From Theory to Practice: Integrating Equity in Smart Growth

from Wildlife Promise

Transportation and Smart Growth

Transportation options are an important part of smart growth (photo credit: Flickr/faceless b)

The 10th Annual New Partners for Smart Growth Conference (www.newpartners.org) held in Charlotte in February was a testament to the importance and urgency of placing equity and inclusion at the center of the movement to create sustainable communities. This was evidenced by the commitments made by numerous federal officials, the range of issues discussed in conference sessions, and the greater diversity among the more than 1,300 participants compared to previous conferences. Participants flocked to 110 concurrent sessions to learn from experts and each other about building sustainable communities – communities that are safe, healthy, and livable.

There was a day-long pre-conference workshop to discuss equitable development at the intersection of environmental justice and smart growth. Environmental justice advocacy is a response to the disproportionate impacts of not only pollution but also development patterns on low-income people and people of color. Participants examined transportation, housing, brownfield remediation, community health and other issue areas to see how future development strategies could overcome— rather than exacerbate— these differences.   This session focused on capacity building within neighborhood and community-based organizations to engage on growth and development issues in their neighborhoods, communities and regions.  Participants learned about federal, state, local and tribal tools and programs that support equitable development; heard from community leaders who have forged successful partnerships; learned about opportunities for collaboration between smart growth, equitable development and environmental justice; explored why integrating these efforts is critical and necessary to right past wrongs, could revitalize America’s disadvantaged communities, grow the economy, and create healthy and sustainable urban, suburban, rural and tribal communities; and finally learned about tools and strategies to help finance equitable development.

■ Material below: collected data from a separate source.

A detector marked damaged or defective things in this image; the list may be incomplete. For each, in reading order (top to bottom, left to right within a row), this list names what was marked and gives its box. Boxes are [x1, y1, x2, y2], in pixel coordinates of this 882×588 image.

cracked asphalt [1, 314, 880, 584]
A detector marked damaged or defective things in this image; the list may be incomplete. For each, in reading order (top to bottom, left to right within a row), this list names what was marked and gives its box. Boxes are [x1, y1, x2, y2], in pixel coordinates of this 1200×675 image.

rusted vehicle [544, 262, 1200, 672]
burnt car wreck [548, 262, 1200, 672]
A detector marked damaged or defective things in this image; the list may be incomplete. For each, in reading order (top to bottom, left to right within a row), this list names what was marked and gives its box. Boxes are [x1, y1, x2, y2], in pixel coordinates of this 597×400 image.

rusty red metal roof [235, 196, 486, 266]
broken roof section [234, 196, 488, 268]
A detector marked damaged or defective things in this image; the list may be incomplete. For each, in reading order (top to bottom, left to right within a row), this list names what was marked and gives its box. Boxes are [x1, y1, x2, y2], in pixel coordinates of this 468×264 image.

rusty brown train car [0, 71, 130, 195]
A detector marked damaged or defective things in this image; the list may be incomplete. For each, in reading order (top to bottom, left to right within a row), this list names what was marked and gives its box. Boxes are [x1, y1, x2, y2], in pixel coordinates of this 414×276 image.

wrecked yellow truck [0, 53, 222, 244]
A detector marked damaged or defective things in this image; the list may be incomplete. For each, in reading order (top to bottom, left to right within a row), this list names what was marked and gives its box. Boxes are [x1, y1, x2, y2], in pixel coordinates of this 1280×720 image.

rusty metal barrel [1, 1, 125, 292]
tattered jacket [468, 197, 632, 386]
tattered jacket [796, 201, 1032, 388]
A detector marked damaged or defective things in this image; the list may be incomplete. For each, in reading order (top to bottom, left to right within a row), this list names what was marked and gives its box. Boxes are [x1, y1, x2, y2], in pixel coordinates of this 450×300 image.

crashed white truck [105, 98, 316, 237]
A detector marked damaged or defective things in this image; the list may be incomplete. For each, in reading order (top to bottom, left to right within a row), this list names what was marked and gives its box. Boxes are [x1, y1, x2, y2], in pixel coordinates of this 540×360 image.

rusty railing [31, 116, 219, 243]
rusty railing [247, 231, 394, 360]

This year’s conference placed increased emphasis on Environmental and Social Justice, with both a conference track dedicated to “Equitable Development” and incorporation of those issues into many of the conference’s other sessions. Catchy buzz words and intriguing topic names abounded in the conference program:  “Equity Toolkit”, “Just and Smart Growth”, “Ports, Goods Movement, and Environmental Justice”, “Climate Justice”, “Inclusive Engagement”, and “Degrees of Disadvantage”.

Degrees of Disadvantage (“DoD”) is the term coined by the Delaware Valley Regional Planning Commission for the index they use to compare individual census tracts’ concentration of transportation-disadvantaged populations with the regional average.  The index includes eight such disadvantaged populations:  the elderly (75+), the physically-disabled, car-less households, low-income households, female head-of-households with children, limited English-proficiency persons, Hispanic/Latino persons, and non-Hispanic minorities.  The Commission uses DoD maps to evaluate proposed transportation projects’ contribution to improving mobility and transportation access for these populations. The Local Government Commission is currently working on converting all of the PowerPoint presentations to pdf files, which will be posted on the conference website in two weeks.

Talk of energy cost savings and greenhouse gas reduction was everywhere, from LEED and other green building approaches, to energy performance audits conducted by volunteer retired engineers.

For the conference-goers it seemed that smart growth and sustainable communities are not  novel theories: they have moved into the mainstream of accepted “best practices.”  No longer is the dialogue about the merits of the ideas. In today’s day and age, the bedrock of the discussion is how to more effectively implement them, refine their techniques, and evaluate their impacts.